Acuto osservatore della politica, del sociale e delle dinamiche domestiche, il maestro Scola e Ruggero Maccari hanno realizzato nel 1977 un film-capolavoro che ha mietuto riconoscimenti nazionali e internazionali, consentendo alla Loren e a Mastroianni di fornire una magistrale prova interpretativa.
La regista Nora Venturini spiega che la decisione di mettere in scena questo lavoro, con timore e rispetto, è scaturita dal taglio teatrale della sceneggiatura impostata in un ambiente chiuso, con unità di tempo e luogo e due personaggi a confronto che esprimono tematiche personali e universali, nella cornice della Storia.

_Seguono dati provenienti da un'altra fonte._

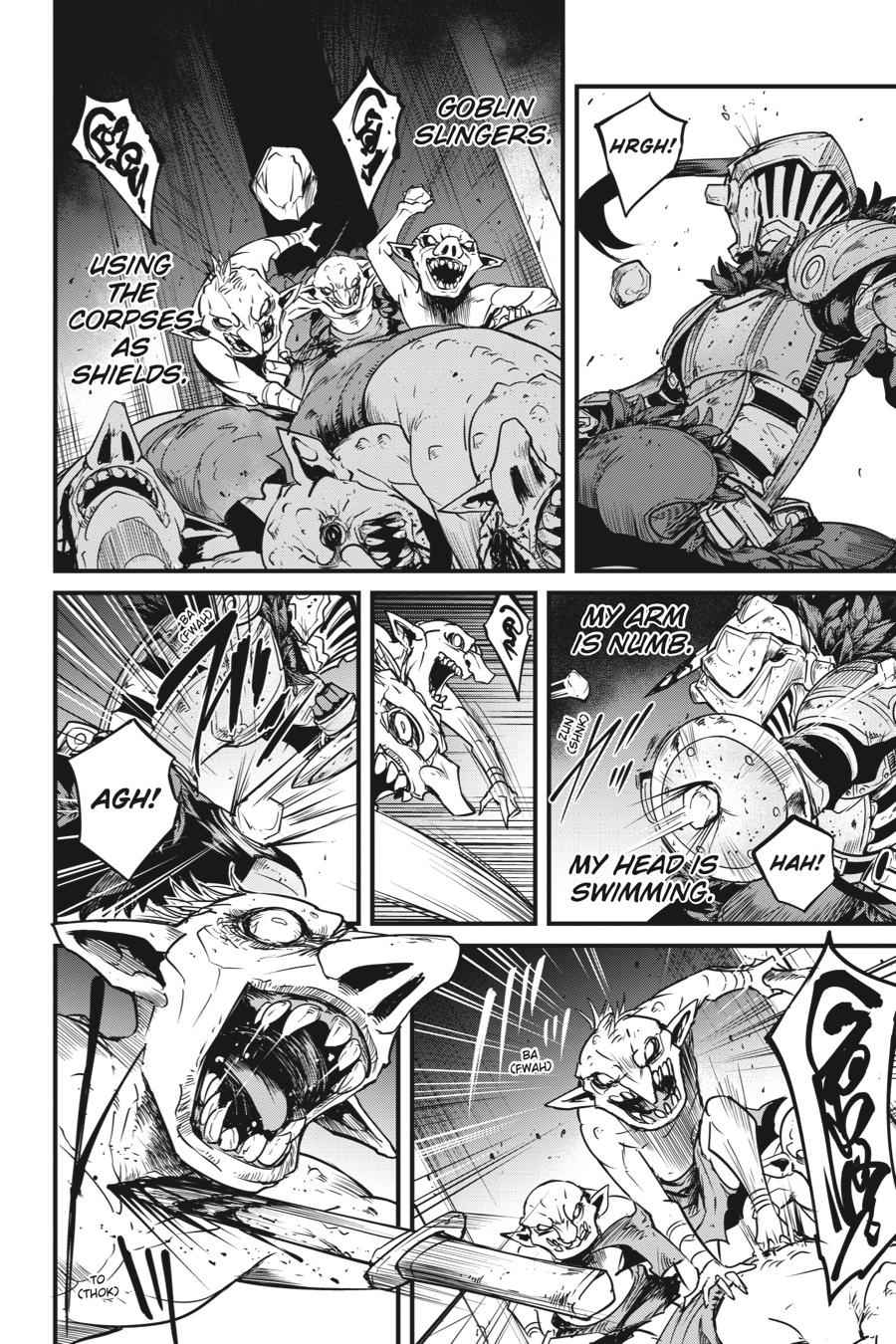 Goblin Slayer Side Story: Year One Chap 40 - Next Chap 41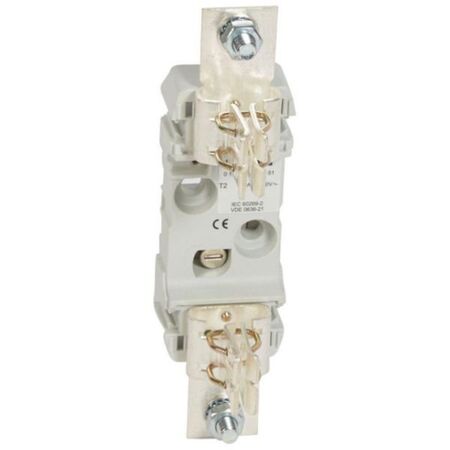 Base for blade type cartridge fuse - 1P bare - size 2 - 400 A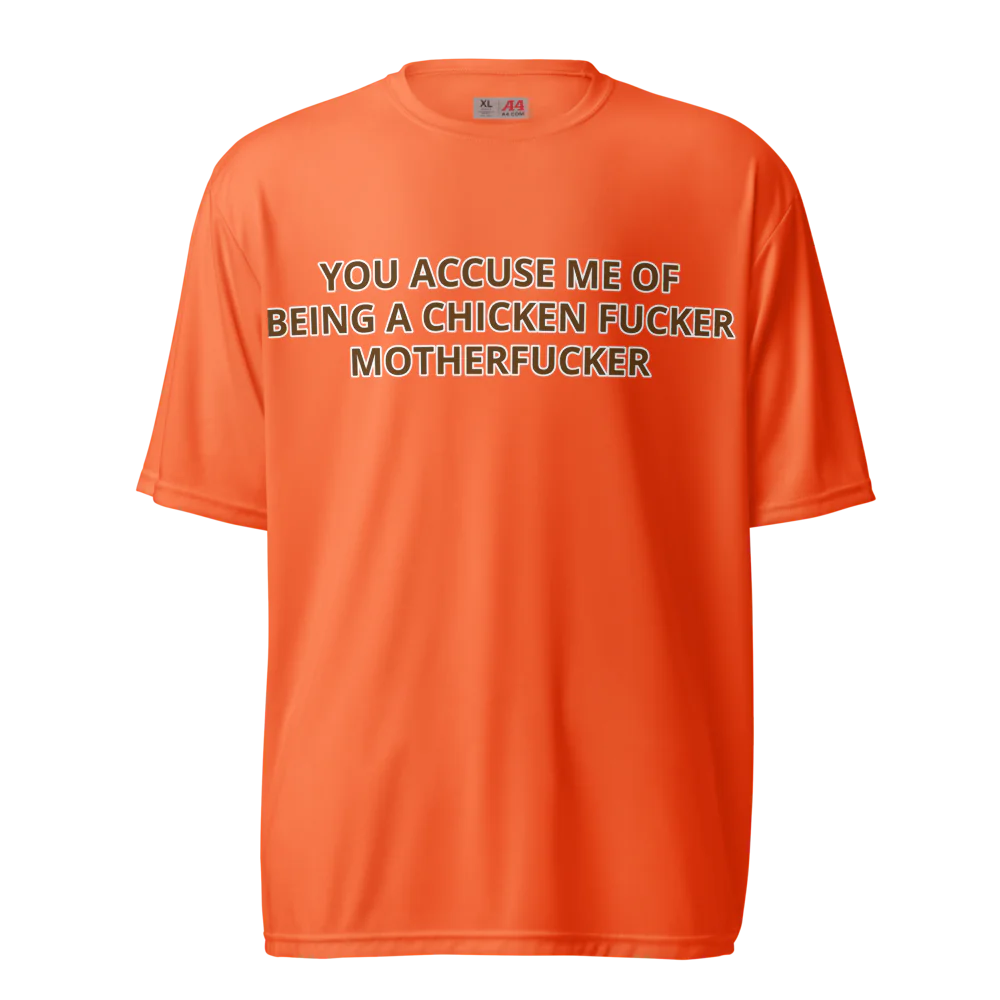 Unisex Performance Crew Neck T-Shirt | A4 N3142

La vicenda è nota. Il 6 maggio 1938 Roma è in festa per la visita di Adolf Hitler a Mussolini. Alla parata su Via dell’Impero partecipa tutta la cittadinanza, dai piccoli Balilla ai gerarchi. I condomini si svuotano, la periferia dei grandi caseggiati assume sembianze spettrali.
Antonietta, dopo aver aiutato il marito e i figli a prepararsi, rimane a sbrigare le faccende domestiche, incarnando il suo ruolo di “donna del regime” sottomessa al marito, dedita alla famiglia, instancabile fattrice di figli per la Patria, rispettosa fascista. Il merlo che fugge dalla gabbia e si ferma su una finestra del cortile le dà modo di conoscere il vicino, anch’egli rimasto inspiegabilmente a casa. È una finestra che si apre su un mondo fino a quel momento sconosciuto, caratterizzato da gentilezza, cultura, sensibilità, diversa concezione della vita. La donna rimane affascinata, è attratta e spaventata. Gabriele, che stava meditando un gesto estremo, le apre il suo animo confessando la propria omosessualità a causa della quale ha perso il lavoro di annunciatore alla radio e sta per essere inviato al confino.

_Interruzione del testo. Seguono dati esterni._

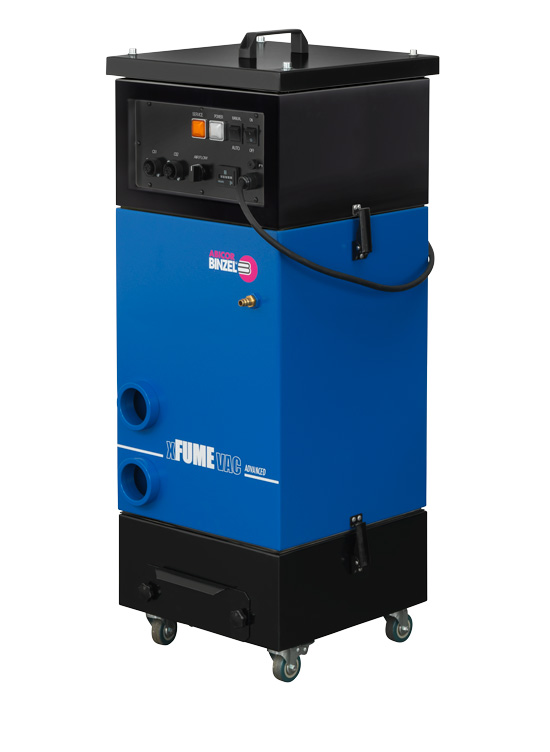 Binzel Xfume Advanced 240V Fume Extraction Unit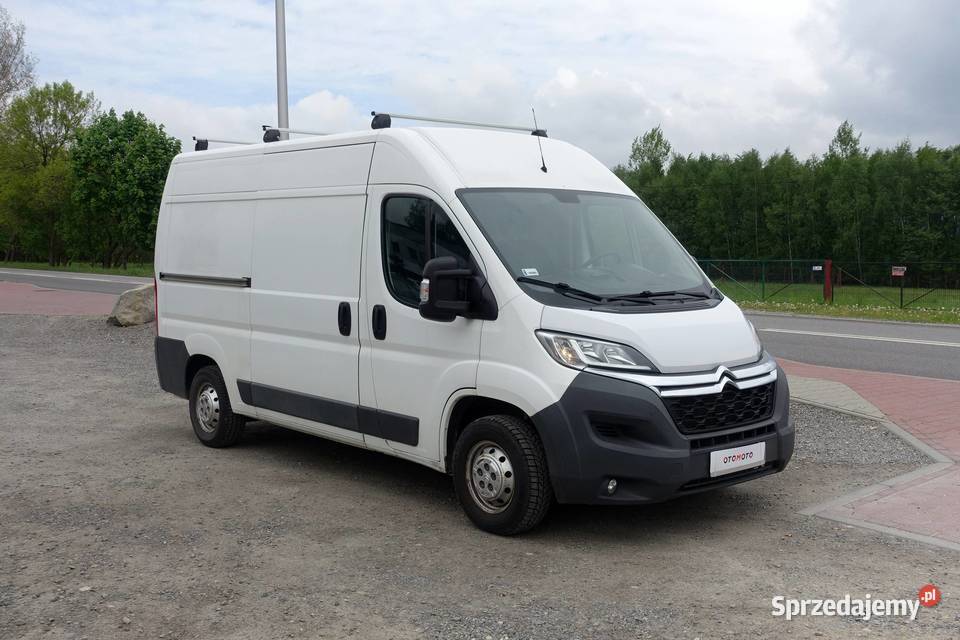 Citroen Jumper 22HDI 130 Klima Navi VAT marża Citroën Buczkowice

Due solitudini si incontrano, si amalgamano e si staccano arricchite da un’osmosi di sentimenti liberi da giudizi e pregiudizi.

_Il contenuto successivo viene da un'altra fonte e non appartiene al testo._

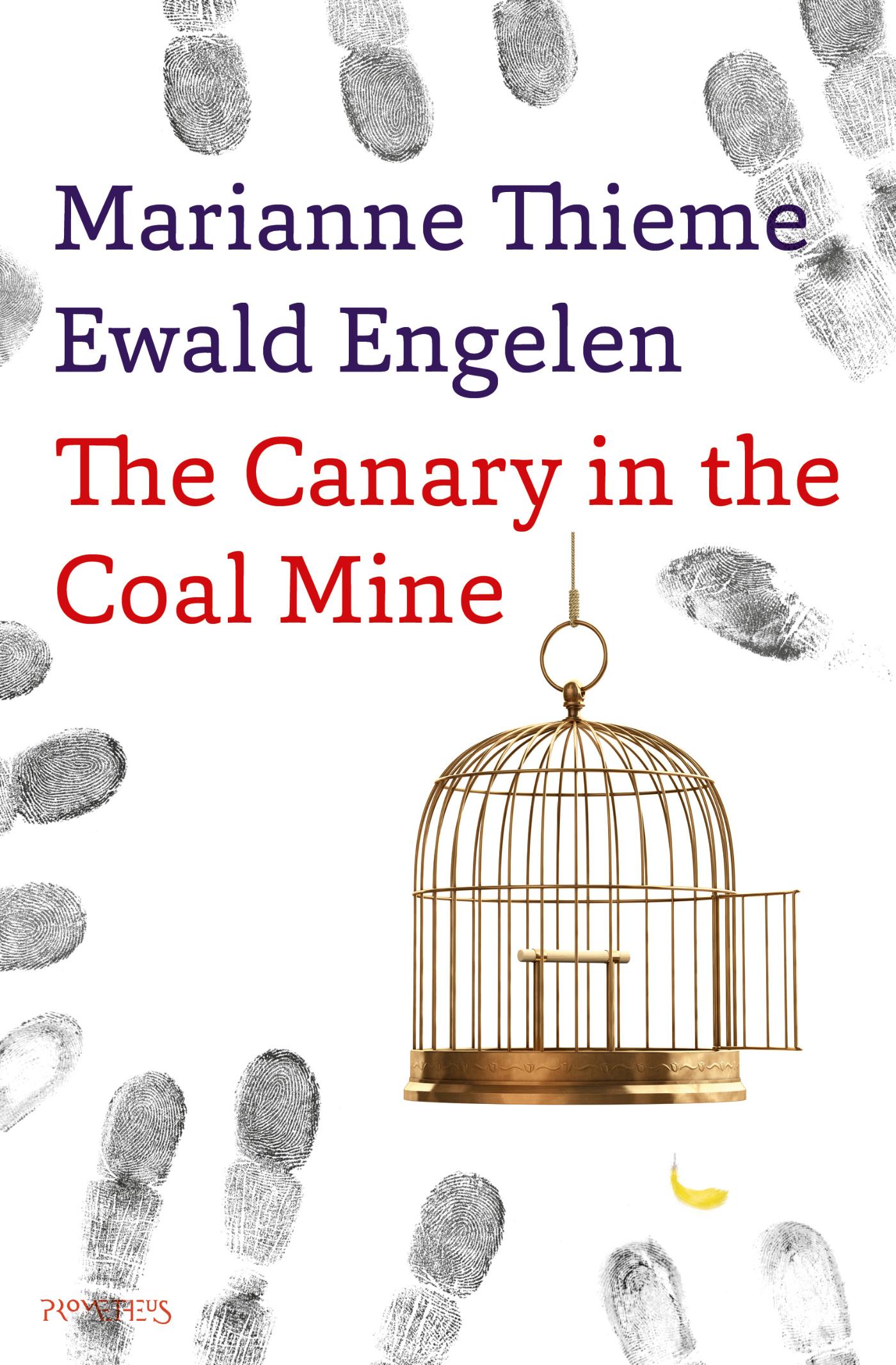Omslag van The canary in the coal mine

Quando i familiari rientrano e i poliziotti arrivano, le loro vite intravedono una catarsi.
La rappresentazione viene introdotta dalle immagini dell’Istituto Luce dell’arrivo di Hitler accolto dal Re e dal Duce e quelle dell’immensa folla che gremiva Piazza Venezia e la Via dell’Impero dove si svolse la parata.
La scenografia di Luigi Ferrigno divide lo spazio orizzontalmente, con l’appartamento di Gabriele al piano superiore che si illumina quando bussa la donna per riagguantare il merlo, e successivamente si trasforma nella terrazza dove, tra i panni stesi, avviene il confronto-confessione sotto un cielo azzurro che ha spazzato via le nuvole meteorologiche e metaforiche, grazie al bel gioco di luci di Raffaele Perin. Nel finale, a sottolineare il parallelismo nell’epilogo della giornata per lei e per lui, gli appartamenti sono collocati allo stesso livello sul palcoscenico, in spazi adiacenti. La regia guida la messinscena con mano leggera e filologicamente rispettosa dell’ambientazione storica originale.
Valeria Solarino ha sacrificato il suo fisico mostrandosi dimessa e accorata, spesso con la mano sulla bocca a contenere stupori e imbarazzi, superando l’ingrata prova del confronto con la mitica Loren, dalla quale ha preso le distanze ricorrendo a un marcato dialetto siciliano. Giulio Scarpati ha voluto accentuare un’identità maschile che camuffasse il suo orientamento raffigurando un Gabriele con i baffi, molto naturalisticamente gentile e brusco, sensibile e frustrato.
Romana verace e autenticamente fascista la famiglia di Antonietta (“Quanto è bello Hitler” sospira la figlia!), con Augusto Fornari nel ruolo del padre e Guglielmo Poggi, Anna Ferraioli, Elisabetta Mirra e Paolo Minnielli in quello dei figli.
Una bella occasione per rendere un ulteriore omaggio all’indimenticabile maestro del cinema italiano.